Two guard rails run before any backend is touched, and both encode lessons I'd rather not relearn:
- Governance files force the Claude backend. Anything that touches
CLAUDE.md,.claude/, ordocs/agents/roles/routes to Claude regardless of the task's normal routing. These files steer every other agent; I don't want them edited by whichever model happened to be cheapest that night. - Some task types can't run overnight.
code-implementationandarchitecttasks are blocked in overnight mode. They need interactive oversight, and the guard rail refuses to dispatch them unattended rather than trusting me to remember.
The Judge: built to default to "no"
The Judge is scripts/auto-judge.sh. It gathers the Worker's report plus the git diff (truncated to 500 lines), and asks a review model to evaluate each acceptance criterion as met, partially met, or unmet — with evidence — then render a structured verdict: approved, needs-changes, or rejected.
What makes it a Judge and not a cheerleader is its role definition. Sherpa defines agent roles by behavioral constraints — what the agent does — not identity claims like "you are a senior reviewer." (That choice is research-backed: identity prompts produce largely random effects, per Zheng et al., EMNLP 2024.) The Judge role's disposition is one line:
skeptical — defaults to NEEDS WORK, requires evidence for every criterion marked "met"
And its fail triggers are explicit. Any "no issues found" without citing the files checked, any "production ready" on a first submission, any claim that doesn't match the diff — each one flips the verdict. The Judge starts from distrust and makes the Worker earn approval. There are eleven other roles defined the same way, each scoped to the task types it can take.
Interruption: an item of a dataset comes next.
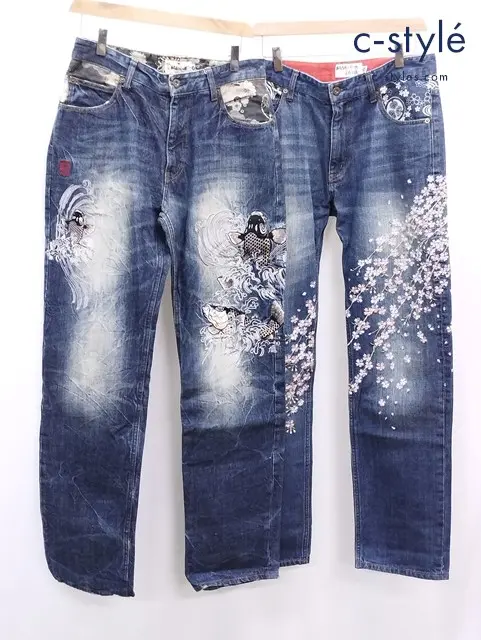 絡繰魂 カラクリダマシイ デニムパンツ 30 インディゴ 和柄 鯉 枝垂桜 刺繍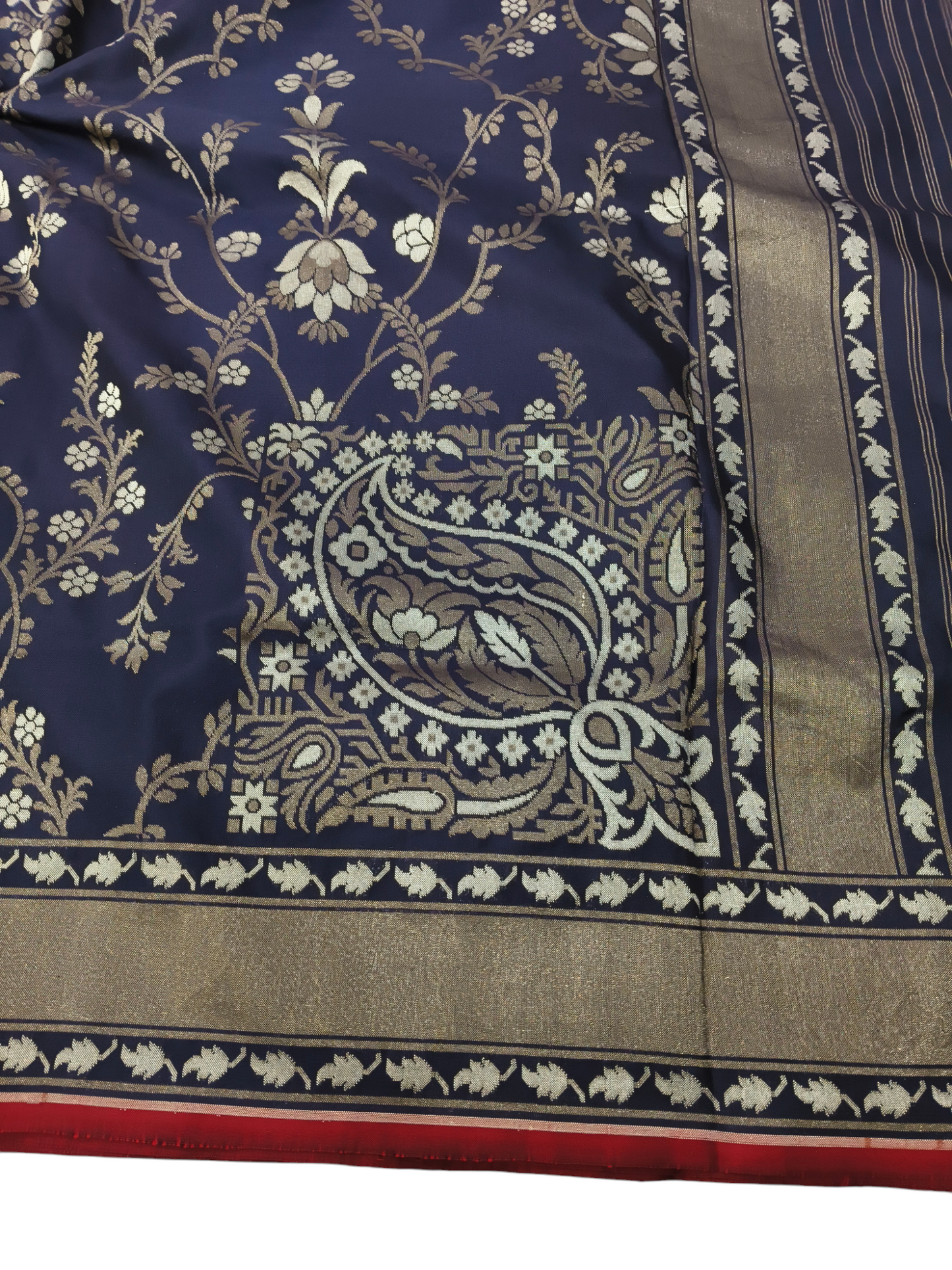 Navi blue pure katan silk cutwork jamdani exclusive saree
What it looks like when it works
The most convincing test I've run was pointing the pipeline at itself: I dispatched a code review of worker.sh — the Worker script — to an agent.
It came back NEEDS WORK, with two genuine bugs I hadn't seen. The duration calculation used date -j, BSD syntax that doesn't exist on the Linux containers the script actually runs in; it was silently producing wrong numbers. And a || true in the routing branch was swallowing route-resolution errors, so a misconfigured task could dispatch to the wrong model with no signal.
Here's the part that sold me. One of my own dispatch logs had recorded a mission's duration as durationSeconds: -24827 — a negative runtime. That nonsense number was the date bug, sitting in my logs the whole time, and the review caught the cause from reading the code. A self-grading agent would have reported "review complete, no blocking issues." The Judge structure is what turned "I read it" into "here are two bugs and the evidence."
What's still hard
I don't want to oversell this. Three honest limits:
- Exit code 0 is not success. Early on, a mission to open my first agent-authored PR exited cleanly and the board marked it completed in under two minutes — but the PR was never created (the agent could push over SSH but had no GitHub API token). Process success and task success are different things. The Judge has to read the deliverable, never the exit code.
- The Judge is only as good as the criteria. Vague acceptance criteria produce vague verdicts. The discipline the pipeline enforces is real, but it's enforcing whatever the Planner wrote down.
- It's not hands-off. Guard rails block the riskiest work from running unattended on purpose. This is a pipeline for shipping with review, not for walking away.
That's the trade I want. Not an autonomous coder I have to trust blindly — a planning, execution, and review loop that behaves like a small team with good habits, run by one person.